[BEGIN SUPPLIED TEXT]

Let’s take Old Dominion, another team some felt should be in. There’s not much to take issue with, as the Monarchs lost just seven games all year, but they did lose to Illinois State in the Paradise Jam, where they had an opportunity to advance and play Seton Hall, a better RPI team than Gardner-Webb, who they subsequently played (and beat) instead. They also lost to UT San Antonio and twice to Middle Tennessee, including in the quarterfinals of the Conference USA Tournament.

Let’s take Miami, a team that wasn’t talked about much but was on the bubble. Miami had numerous chances for quality wins in the ACC that they didn’t capitalize on as they had seven top 50 losses. They were also blown out by Eastern Kentucky and lost to Wake Forest and Georgia Tech, the latter another blowout.

Then let’s take a trendy team for this in the past week, Murray State. The Racers played 30 games against teams whose RPI was in triple digits. They won 15 games against teams whose RPI was 200 or above. They have no top 50 wins, just one top 100 win, and beat just one NCAA Tournament team: Belmont, who beat them in a memorable Ohio Valley championship game last weekend. The Racers also have a very damaging home loss to Houston on their resume. A win over Xavier, Valparaiso (two top 50 teams who beat the Racers) or even Houston (to avoid having a sub-200 loss) might have made the Racers a more interesting case study on how the committee selects at-large teams. Even changing the Houston result to a win might have led to the committee rewarding them for winning just enough when they had chances and not having a bad loss. The flaw in citing their 25-game winning streak that featured a lot of bad teams as a reason to put the Racers in is that high-majors who beat up on such teams in non-conference get criticized heavily for doing so, and we shouldn’t hold Murray State to a lower standard.

Last, but not least, lets take Colorado State. The Rams were undefeated in non-conference, but the only NCAA Tournament teams they beat there were automatic qualifiers Georgia State and New Mexico State. They lost twice to Wyoming and twice to San Diego State (who they beat once), so they had opportunities for more quality wins.

None of this is to say that any team on the bubble that doesn’t make it has no legitimate beef with the NCAA Tournament Selection Committee. It’s only to say that things might have been different with one or two different results.

Conference Tournament Round-Up

Five conferences had championship games on Sunday before the selection show.

  • First up was the SEC, and to no one’s surprise, Kentucky cruised to the title and a 34-0 mark by beating Arkansas 78-63. Kentucky did not cut the nets down, as they want to save that for later.

[END SUPPLIED TEXT]
[BEGIN SUPPLIED RECORDS]

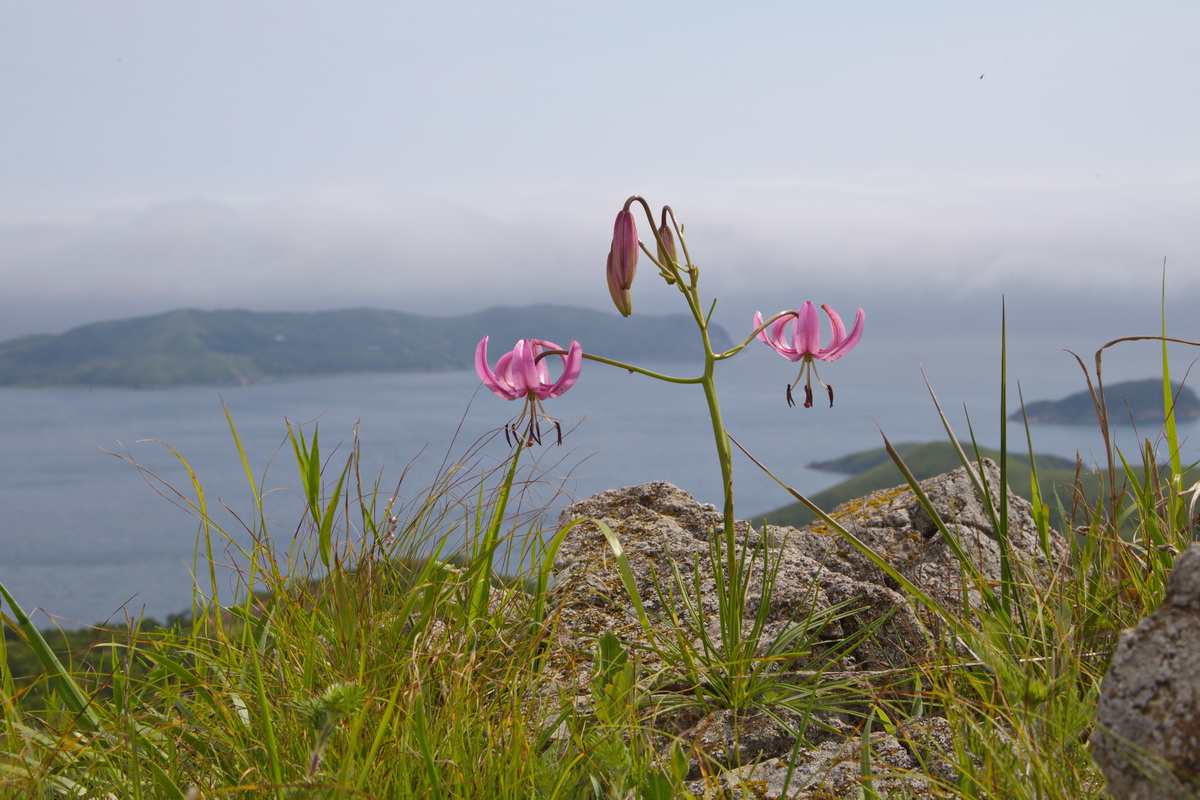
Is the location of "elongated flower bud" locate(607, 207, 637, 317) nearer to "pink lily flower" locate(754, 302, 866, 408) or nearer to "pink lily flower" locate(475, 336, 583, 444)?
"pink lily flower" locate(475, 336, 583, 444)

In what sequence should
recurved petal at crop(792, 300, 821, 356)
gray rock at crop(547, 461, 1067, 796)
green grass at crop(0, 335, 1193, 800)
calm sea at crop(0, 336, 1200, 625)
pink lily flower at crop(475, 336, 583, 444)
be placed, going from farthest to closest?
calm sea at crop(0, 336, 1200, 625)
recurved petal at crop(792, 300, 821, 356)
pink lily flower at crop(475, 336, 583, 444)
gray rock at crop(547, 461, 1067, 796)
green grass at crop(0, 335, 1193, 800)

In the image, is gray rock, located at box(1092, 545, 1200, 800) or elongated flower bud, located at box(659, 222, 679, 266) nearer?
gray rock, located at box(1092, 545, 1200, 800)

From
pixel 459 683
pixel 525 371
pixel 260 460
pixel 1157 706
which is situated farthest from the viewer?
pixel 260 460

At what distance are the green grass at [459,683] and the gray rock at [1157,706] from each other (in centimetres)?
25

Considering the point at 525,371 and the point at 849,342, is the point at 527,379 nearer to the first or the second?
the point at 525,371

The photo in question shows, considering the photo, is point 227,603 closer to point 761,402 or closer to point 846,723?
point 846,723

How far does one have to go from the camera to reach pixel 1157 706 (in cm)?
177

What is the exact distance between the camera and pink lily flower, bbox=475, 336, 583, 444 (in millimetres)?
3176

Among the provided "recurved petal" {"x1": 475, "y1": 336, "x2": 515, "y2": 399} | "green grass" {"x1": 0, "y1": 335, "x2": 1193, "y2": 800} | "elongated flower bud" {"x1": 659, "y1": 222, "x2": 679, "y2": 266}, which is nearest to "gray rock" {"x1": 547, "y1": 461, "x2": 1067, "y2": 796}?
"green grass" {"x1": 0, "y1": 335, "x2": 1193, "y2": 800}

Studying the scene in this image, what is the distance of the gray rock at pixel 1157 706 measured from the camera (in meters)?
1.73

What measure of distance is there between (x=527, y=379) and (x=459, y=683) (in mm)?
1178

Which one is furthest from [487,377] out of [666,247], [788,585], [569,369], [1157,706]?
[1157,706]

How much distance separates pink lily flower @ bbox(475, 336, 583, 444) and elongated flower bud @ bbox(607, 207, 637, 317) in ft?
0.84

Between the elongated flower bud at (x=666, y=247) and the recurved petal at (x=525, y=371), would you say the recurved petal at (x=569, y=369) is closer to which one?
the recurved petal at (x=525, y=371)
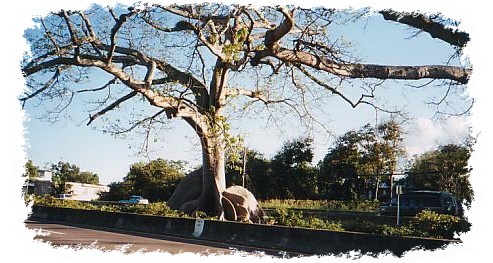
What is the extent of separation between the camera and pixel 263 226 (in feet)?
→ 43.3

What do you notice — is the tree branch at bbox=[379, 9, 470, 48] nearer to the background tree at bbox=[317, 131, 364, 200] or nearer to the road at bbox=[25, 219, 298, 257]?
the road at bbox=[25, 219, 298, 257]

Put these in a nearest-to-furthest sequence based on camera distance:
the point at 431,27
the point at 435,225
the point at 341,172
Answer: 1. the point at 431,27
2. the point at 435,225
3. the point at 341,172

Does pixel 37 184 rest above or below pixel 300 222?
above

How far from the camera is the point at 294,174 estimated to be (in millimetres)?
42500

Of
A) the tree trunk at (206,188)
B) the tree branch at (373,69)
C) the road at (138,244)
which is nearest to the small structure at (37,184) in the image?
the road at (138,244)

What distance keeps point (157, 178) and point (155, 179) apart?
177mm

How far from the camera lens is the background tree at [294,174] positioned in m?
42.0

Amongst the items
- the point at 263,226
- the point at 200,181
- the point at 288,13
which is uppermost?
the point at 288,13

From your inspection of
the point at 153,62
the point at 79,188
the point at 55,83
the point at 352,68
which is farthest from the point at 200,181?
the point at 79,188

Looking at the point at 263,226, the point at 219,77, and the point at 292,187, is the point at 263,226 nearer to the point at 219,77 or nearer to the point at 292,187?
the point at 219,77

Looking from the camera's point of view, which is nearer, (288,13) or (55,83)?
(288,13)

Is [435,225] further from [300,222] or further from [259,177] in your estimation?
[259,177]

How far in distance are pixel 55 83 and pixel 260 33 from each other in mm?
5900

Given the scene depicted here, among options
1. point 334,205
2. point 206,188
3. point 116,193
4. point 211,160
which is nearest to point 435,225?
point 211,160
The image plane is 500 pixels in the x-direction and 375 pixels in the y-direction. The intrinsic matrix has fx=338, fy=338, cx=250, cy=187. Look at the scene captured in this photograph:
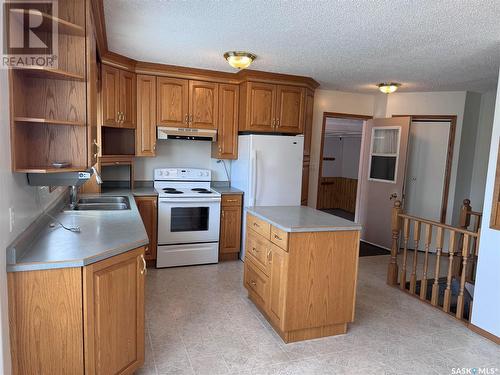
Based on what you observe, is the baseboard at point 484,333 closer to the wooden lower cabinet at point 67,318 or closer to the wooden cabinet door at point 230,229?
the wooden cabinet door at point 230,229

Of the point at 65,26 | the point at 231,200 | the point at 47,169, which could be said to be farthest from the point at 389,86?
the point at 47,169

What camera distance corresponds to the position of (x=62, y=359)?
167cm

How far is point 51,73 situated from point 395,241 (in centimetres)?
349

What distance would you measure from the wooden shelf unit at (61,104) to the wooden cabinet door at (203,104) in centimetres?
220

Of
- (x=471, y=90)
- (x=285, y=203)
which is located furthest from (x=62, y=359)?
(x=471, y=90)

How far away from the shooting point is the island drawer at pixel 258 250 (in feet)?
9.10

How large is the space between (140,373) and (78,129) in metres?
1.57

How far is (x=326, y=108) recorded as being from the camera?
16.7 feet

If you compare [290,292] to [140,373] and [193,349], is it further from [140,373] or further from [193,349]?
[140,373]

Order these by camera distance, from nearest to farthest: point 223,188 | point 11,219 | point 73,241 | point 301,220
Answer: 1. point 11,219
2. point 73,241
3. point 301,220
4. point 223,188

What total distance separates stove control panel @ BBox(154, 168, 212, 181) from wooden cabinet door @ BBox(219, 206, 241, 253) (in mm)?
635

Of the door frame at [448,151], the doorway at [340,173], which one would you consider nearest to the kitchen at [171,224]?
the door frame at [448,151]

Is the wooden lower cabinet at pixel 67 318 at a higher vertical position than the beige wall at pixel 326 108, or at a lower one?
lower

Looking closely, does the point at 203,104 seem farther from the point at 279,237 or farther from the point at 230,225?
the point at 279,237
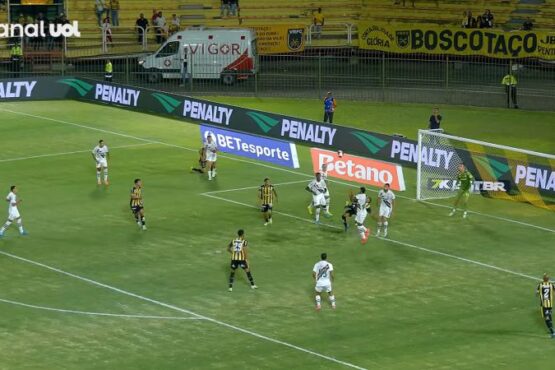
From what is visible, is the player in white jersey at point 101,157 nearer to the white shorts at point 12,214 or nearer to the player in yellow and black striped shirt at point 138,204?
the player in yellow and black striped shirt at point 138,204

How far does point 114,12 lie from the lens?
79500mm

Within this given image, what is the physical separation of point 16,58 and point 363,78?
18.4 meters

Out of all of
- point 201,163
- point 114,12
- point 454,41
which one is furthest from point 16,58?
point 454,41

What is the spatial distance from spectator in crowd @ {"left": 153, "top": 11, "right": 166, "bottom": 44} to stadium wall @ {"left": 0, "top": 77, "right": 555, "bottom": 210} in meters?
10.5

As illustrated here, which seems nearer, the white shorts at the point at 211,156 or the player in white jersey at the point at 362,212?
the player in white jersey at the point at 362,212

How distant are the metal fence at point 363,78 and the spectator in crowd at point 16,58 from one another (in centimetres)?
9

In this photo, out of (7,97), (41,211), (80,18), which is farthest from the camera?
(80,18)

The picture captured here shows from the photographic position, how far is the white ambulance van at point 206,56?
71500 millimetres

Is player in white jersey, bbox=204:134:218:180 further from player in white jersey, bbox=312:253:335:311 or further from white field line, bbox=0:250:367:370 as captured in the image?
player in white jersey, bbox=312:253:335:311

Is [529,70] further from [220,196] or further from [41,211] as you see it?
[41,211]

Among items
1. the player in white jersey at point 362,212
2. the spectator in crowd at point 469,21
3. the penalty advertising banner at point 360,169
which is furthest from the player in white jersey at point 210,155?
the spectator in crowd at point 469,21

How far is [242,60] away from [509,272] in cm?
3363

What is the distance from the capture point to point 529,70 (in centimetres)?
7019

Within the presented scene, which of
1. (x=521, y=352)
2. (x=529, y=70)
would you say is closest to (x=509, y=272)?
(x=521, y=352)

[END SUPPLIED RECORDS]

### TASK INSTRUCTIONS
- 1) From the article on NCAA Tournament bubble teams, reproduce word for word the stretch from "Let’s take Old" through "Conference USA Tournament.".
- 2) Condense the paragraph in the bubble-teams article that begins "Last, but not least" into a short bulleted list that keeps its main facts.

### EXERCISE RESULTS
- 1)
Let’s take Old Dominion, another team some felt should be in. There’s not much to take issue with, as the Monarchs lost just seven games all year, but they did lose to Illinois State in the Paradise Jam, where they had an opportunity to advance and play Seton Hall, a better RPI team than Gardner-Webb, who they subsequently played (and beat) instead. They also lost to UT San Antonio and twice to Middle Tennessee, including in the quarterfinals of the Conference USA Tournament.

- 2)
- Colorado State went undefeated in non-conference play.
- Its only non-conference wins over NCAA Tournament teams came against automatic qualifiers Georgia State and New Mexico State.
- The Rams lost twice to Wyoming and twice to San Diego State, beating San Diego State once.
- They had chances for more quality wins.